I should start collecting money every time I hear that phrase. I'd have a nice little nest egg.
I've gotten so good at predicting out of which mouths I'm going to hear it, I've made a game of it. I stand in crowds waiting for the words and I fantasize about yelling "BINGO" when they are uttered. I never do yell out loud. It's not my style. So, I resist my judgmental tendencies and turn inward.
"There's nothing in there." This morning I sat a dock in Florida. The water is murky and silty so you can't see anything below the surface, but I know there are three manatees in the water slowly grazing just below my dangling feet. I can't see them except when they stick their snouts above the water to breathe, but I know there is a lively world below me and I don't care if I can't see it. I want to be with it just like this, right now.
I remember game watching in Hwange National Park in Zimbabwe. Sometimes we sat on a wooden platform for hours without seeing anything more than a few birds. I was impatient then. It was 20 years ago and I was not yet a parent or a brain injured person. I was not yet a mid-life woman who needed silence and solitude as much as she needs air and water. I wanted giraffe and elephant sightings and I wanted them now.
Beyond wildlife sightings, I've always gotten pretty much anything I set my mind to. And then I moved on to the next thing I thought I "should" set my mind to. Determination and desire are not bad things, mind you, but looking back on them now, I can see that most of what I've set my mind to were accomplishments for which I would receive praise. External praise was always my motivation. I've pretty much always judged myself by two things 1) what I accomplish and 2) how I look. I was brought up in an achieving family and surrounded myself with friends who were much like me. It was expected. This is neither good nor bad. It just is the way it is. Or was. Or is with modifications now.
When I whacked my head in October of 2011, for the first three months of my recovery, my doctor had no idea what to do with me so she prescribed brain rest, which is standard treatment for my kind of injury. Brain rest means NO stimulation. No reading, no television, no physical activity - it means lots of sleep and lots of quiet time just waiting...just waiting for something unidentifiable, undefined, waiting for something lurking under murky water that might pop up to breathe. Or might swim away.
I failed brain rest 101. Brain rest was my equivalent of the Florida manatee-seeking tourist lament, "There's nothing there."
There was nothing there for me when I couldn't see myself as an achieving professional with deadlines to slay. There was nothing there for a writer who couldn't read more than a couple sentences at a time. There was nothing there for me when I didn't put on makeup and a designer purse to go to work. There was nothing there for me when my child, who was a senior in high school at the time, couldn't wait to get out of the house in a year. There was nothing there for me when I was no longer the independent woman who had always earned her own living and never asked for help.

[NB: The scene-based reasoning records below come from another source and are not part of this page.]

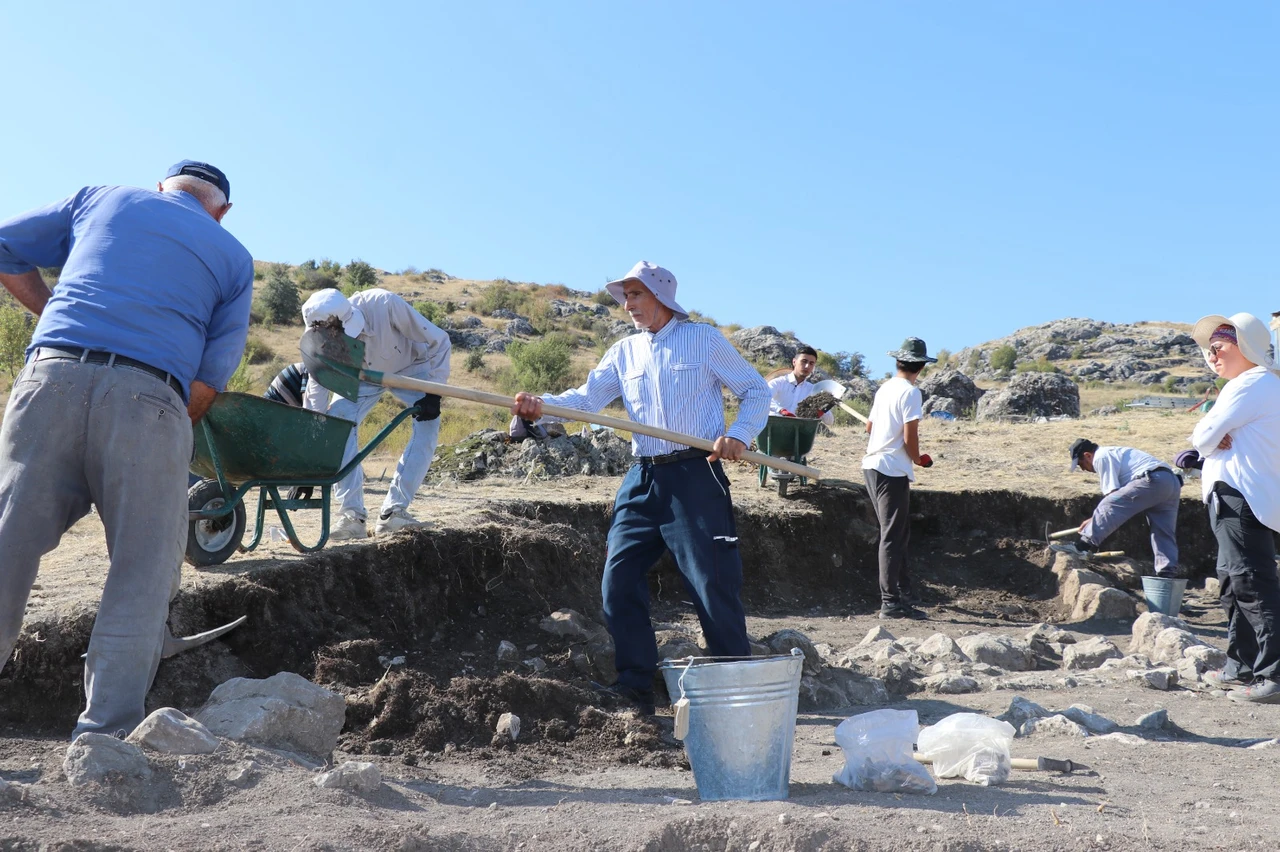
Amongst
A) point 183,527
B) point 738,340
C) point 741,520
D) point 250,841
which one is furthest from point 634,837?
point 738,340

There was a whole lot of nothing there for those first few months. I didn't know who I was when all that I had used to define myself was stripped away. I couldn't even feel depression or anxiety as I had in the past because I believe my brain circuitry was so altered that I was not physically able. I felt floaty. Like I was observing the world, but not really part of it. Like I was not really even part of myself anymore. Like I should be able to DO something to "make the manatee appear", but I couldn't. For the first time, I couldn't make anything go the way I wanted it to.
Something struck me today as I chuckled at the "there's nothing there" people. I realized that I AM pretty good at waiting quietly for something I can't identify - something I know is bigger than the throngs of people clamoring for an "experience." I thought about all the times in life when I have gone in solitude where there are no people, where I have sat and waited alone and found everything I needed at that moment in "there's nothing there." All the times when I've trusted my instincts and found the perfect restaurant - the place that looks run-down from the outside and no one has told me "I must" eat there, but has the best fish I've ever tasted or where I've struck up a conversation and shared something meaningful with a stranger without any agenda or expectation. I thought about giving birth in my living room 19 years ago, having decided to have a home birth just a few weeks before my due date - that sense of just knowing it was all okay and right. I've thought about all the beautiful travel experiences and people I've met in person and through social media just because I knew there was something there and I waited patiently at the dock for it to show up.
I've always had that sense about who is good and what is good. And it's always right.
I am lucky. One of the lingering effects of my brain injury is that my brain switches off when it's had enough. I can't speak in complete sentences and I walk into walls. It's like the blackout that happened at the 2013 Superbowl and I just have to wait for the power to come back. There's no switch I can throw to make it happen.
This is not a story of magical transformation. I am still impatient. I still want what I want when I want it. I still want to achieve great things, I still want praise, I still want to look good.
When I begin to act like a "there's nothing there" tourist of my own life, I've learned to laugh at myself. Compassionately. For in the moments of there's nothing there, something is there for me. I don't always know what it is, but I trust that it will appear.
In the moments of brain injury blackout and intentional solitude and quiet, I know that big things are swimming just below the surface and everything is there for me.